China gaming curbs roil stocks, anger teens

China may have united teenage gamers, and stock market investors.

Both have reacted sharply to a move to limit online game time for the under 18s.

Beijing announced the move on Monday (August 30), saying teens would only be allowed three hours per week.

The move intended to strengthen controls over society, which leaders think has become too free and easy.

Young gamers were furious.

Some said the move would derail budding e-sports careers.

One, calling himself Mr. Zhou, said the move would anyway backfire:

"I don't think the new regulation makes any sense.
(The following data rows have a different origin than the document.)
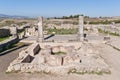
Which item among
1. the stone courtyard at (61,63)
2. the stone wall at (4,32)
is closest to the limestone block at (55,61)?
the stone courtyard at (61,63)

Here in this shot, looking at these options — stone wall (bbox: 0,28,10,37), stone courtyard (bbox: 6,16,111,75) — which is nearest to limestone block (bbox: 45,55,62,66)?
stone courtyard (bbox: 6,16,111,75)

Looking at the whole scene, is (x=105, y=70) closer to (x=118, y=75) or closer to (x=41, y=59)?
(x=118, y=75)

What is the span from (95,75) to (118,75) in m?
1.33

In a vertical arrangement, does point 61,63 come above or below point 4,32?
below

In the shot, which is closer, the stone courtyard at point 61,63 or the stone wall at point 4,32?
the stone courtyard at point 61,63

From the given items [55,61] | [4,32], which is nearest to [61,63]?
[55,61]

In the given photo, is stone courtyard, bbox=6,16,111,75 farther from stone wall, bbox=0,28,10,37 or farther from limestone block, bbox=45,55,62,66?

Although it aims to help teenagers, the less you let them play, the more curious they'll be."

Tuesday (August 31) saw gaming stocks take a hit.

There were falls for U.S.-listed NetEase, Japan's Nexon and South Korea's Krafton - maker of online hit Player Unknown's Battlegrounds.
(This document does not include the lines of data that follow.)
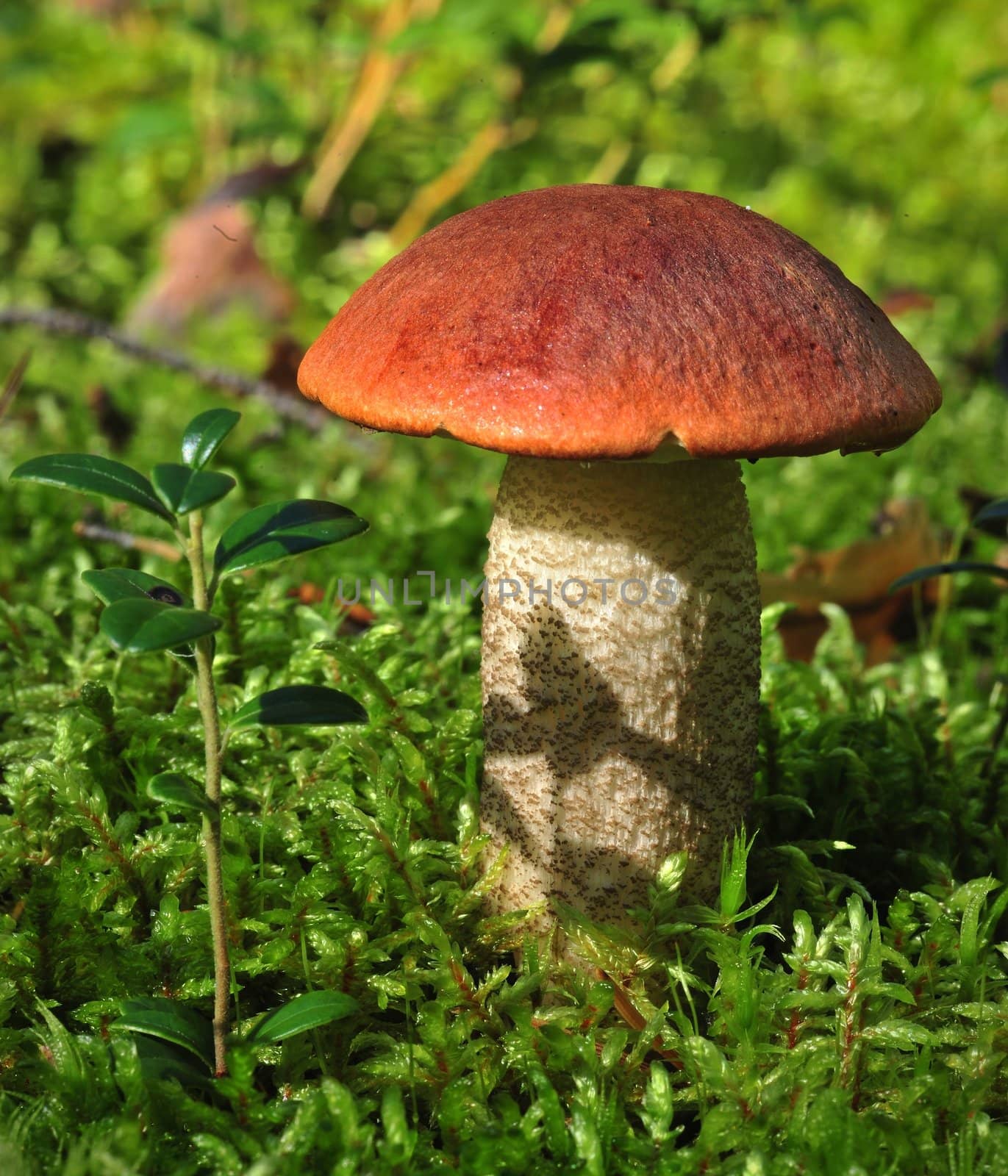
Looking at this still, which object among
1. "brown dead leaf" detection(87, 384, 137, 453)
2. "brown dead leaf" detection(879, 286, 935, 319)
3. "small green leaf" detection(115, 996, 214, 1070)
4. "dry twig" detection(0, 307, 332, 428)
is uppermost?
"brown dead leaf" detection(879, 286, 935, 319)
Though Chinese giant Tencent ended the day over 3% higher, after analysts noted it had already introduced limits on gaming by minors.

Investors say the worry for the industry isn't about an immediate hit to revenues.

One told Reuters it's more about whether Beijing could stop approving new games, as it did for a while in 2018.

Another said the curbs could mean fewer teens get the gaming habit, hitting revenues in the long term.

At least some Chinese parents might feel that would be no bad thing.